A new poll found that most Illinois residents think public funding for a new Chicago Bears stadium should be limited — and a lot of downstate residents don’t much care if the Bears leave the state.
Asked how the city and state should negotiate with the Bears, 37% said the government should let the team leave Soldier Field without any taxpayer funds to build a new stadium. Another 27% said officials should offer a deal equal to that made by Indiana, which has proposed spending $1 billion while the Bears would pay $2 billion to build an enclosed stadium in Hammond.
Another 13% said Illinois should offer more than Indiana to keep the team, while 22% said the Bears should be forced to stay in Soldier Field for the rest of their contract, which runs through 2033.
The survey of 1,000 Illinois residents released Tuesday was conducted in March by the University of Illinois Springfield Center for State Policy and Leadership, and first published by NPR Illinois. Respondents were representative of Illinois’ population based on characteristics such as gender, race, political affiliation and urban and rural residency.

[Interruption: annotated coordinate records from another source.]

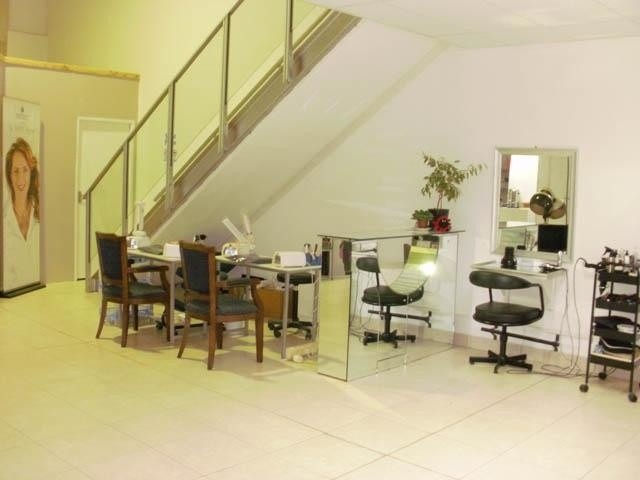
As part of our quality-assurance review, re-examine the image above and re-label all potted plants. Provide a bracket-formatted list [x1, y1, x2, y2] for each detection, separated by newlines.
[411, 210, 433, 228]
[418, 152, 487, 218]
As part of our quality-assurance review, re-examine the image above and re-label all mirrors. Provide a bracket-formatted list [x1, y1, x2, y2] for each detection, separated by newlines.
[490, 145, 576, 262]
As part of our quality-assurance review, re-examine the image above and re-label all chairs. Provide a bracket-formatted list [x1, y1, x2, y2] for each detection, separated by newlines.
[177, 241, 265, 370]
[95, 232, 170, 346]
[357, 234, 441, 347]
[469, 271, 545, 372]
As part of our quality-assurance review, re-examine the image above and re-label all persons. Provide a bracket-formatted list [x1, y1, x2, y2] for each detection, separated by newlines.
[3, 136, 40, 292]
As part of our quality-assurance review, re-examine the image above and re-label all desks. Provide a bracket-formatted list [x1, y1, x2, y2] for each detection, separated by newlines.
[318, 229, 465, 346]
[215, 254, 321, 358]
[127, 248, 222, 345]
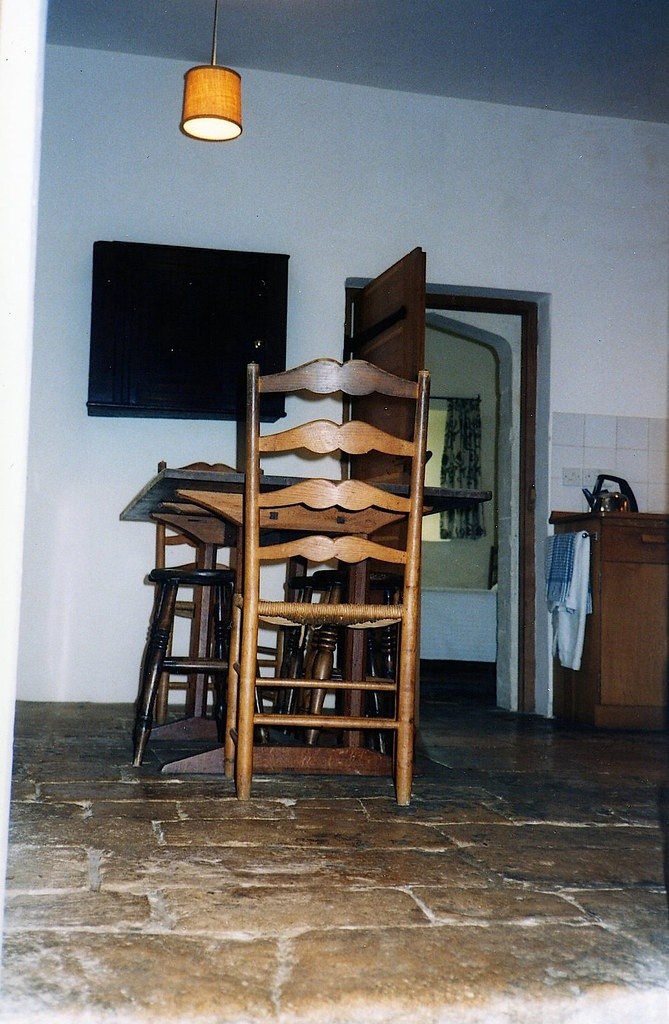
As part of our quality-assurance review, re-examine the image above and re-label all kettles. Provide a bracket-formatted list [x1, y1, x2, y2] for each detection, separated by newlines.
[582, 473, 639, 513]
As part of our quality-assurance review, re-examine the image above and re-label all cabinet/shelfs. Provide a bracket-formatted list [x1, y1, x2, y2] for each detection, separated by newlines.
[548, 511, 669, 732]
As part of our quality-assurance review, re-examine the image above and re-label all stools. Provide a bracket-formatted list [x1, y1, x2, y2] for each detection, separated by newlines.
[132, 569, 405, 768]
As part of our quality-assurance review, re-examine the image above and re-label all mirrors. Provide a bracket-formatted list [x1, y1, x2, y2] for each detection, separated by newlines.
[421, 323, 500, 589]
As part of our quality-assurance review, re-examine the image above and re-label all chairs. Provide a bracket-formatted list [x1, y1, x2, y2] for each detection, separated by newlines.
[154, 461, 285, 727]
[224, 358, 431, 807]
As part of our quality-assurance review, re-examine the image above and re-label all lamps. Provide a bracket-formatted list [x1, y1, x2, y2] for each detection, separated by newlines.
[179, 0, 242, 141]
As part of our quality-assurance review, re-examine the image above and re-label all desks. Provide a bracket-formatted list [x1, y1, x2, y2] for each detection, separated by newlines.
[120, 468, 492, 778]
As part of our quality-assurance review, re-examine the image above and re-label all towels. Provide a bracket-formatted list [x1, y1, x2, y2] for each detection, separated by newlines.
[544, 531, 589, 671]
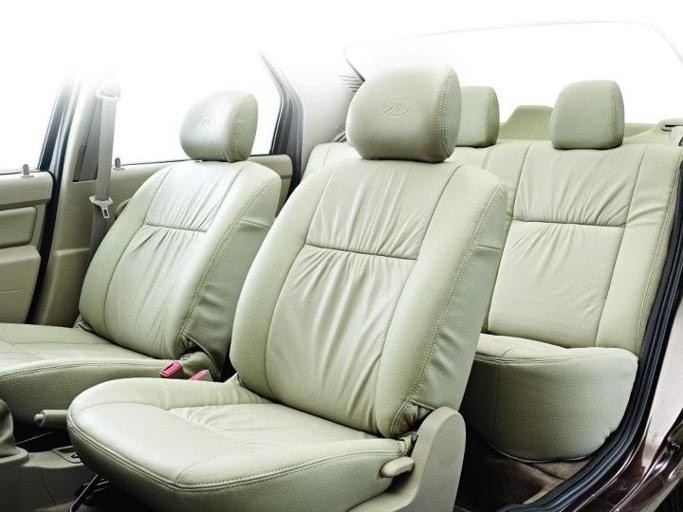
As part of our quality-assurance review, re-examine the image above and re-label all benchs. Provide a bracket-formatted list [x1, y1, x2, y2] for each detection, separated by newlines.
[299, 82, 680, 461]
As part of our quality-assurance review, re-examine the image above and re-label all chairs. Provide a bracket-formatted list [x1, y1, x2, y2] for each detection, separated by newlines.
[71, 66, 514, 510]
[0, 92, 283, 429]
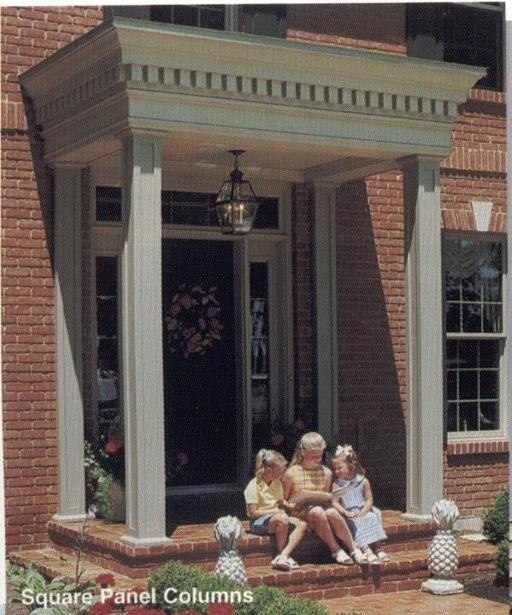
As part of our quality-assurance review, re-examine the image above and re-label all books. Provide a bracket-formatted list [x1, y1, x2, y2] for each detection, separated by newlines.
[290, 481, 353, 506]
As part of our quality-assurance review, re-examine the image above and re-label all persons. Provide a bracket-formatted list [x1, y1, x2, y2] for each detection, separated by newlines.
[242, 446, 311, 574]
[280, 430, 366, 568]
[328, 443, 394, 568]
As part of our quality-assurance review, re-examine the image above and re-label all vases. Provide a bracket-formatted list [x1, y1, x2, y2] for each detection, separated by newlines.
[95, 476, 125, 522]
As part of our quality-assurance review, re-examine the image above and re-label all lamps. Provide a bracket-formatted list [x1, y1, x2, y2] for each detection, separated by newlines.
[214, 148, 263, 237]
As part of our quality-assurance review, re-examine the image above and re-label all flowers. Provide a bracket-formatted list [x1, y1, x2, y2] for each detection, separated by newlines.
[94, 411, 188, 485]
[165, 283, 224, 358]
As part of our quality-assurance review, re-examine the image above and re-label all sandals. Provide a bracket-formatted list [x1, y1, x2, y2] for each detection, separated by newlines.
[330, 547, 354, 566]
[361, 545, 391, 564]
[349, 548, 369, 565]
[270, 556, 301, 569]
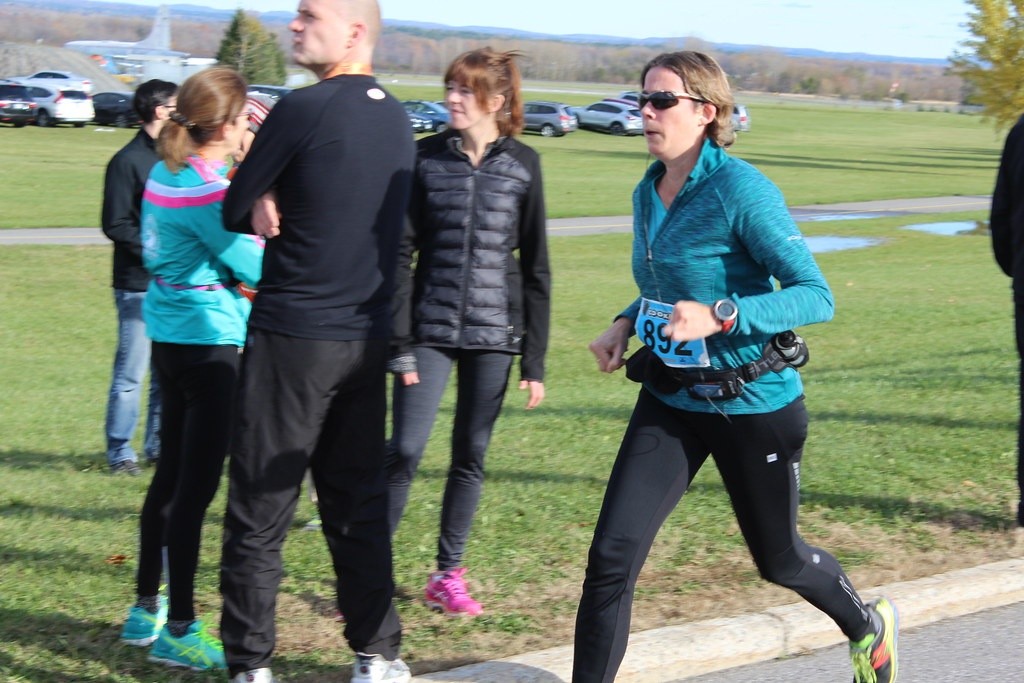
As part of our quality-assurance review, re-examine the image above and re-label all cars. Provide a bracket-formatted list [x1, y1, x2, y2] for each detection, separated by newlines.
[401, 101, 450, 135]
[247, 84, 291, 98]
[9, 77, 96, 127]
[91, 91, 144, 129]
[21, 71, 94, 93]
[602, 90, 641, 107]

Nearly 70% of respondents said new stadiums should be funded mostly or entirely with private dollars, including 37% who support fully private funding and 32% who prefer more private than public funding. About 16% supported an even split between public and private funding, while less than 15% favored relying more on tax dollars. Views on funding were consistent across political parties, with Democrats, Republicans and independents showing similar preferences.
“These findings show that while Illinois residents have mixed views on whether the Bears should remain in the state, there is broad agreement that taxpayer funding for new stadiums should be limited,” said Nicholas Waterbury, assistant research director for the UIS Center for State Policy and Leadership.
The findings also showed that passions for keeping the Bears in Illinois ran much higher in the Chicago area than downstate.
About 49% of respondents said it is important that the team remains in Illinois, including 29% who said it is “very important,” while 50.3% said it is only somewhat important or not important at all, including 30% who said it is “not important at all.”
Net importance — the percentage of residents that consider the Bears’ home state as an important issue, minus the percentage that do not think it is important at all — was 49% in Chicago, 28% in the collar counties, but negative 29% in the southern end of the state.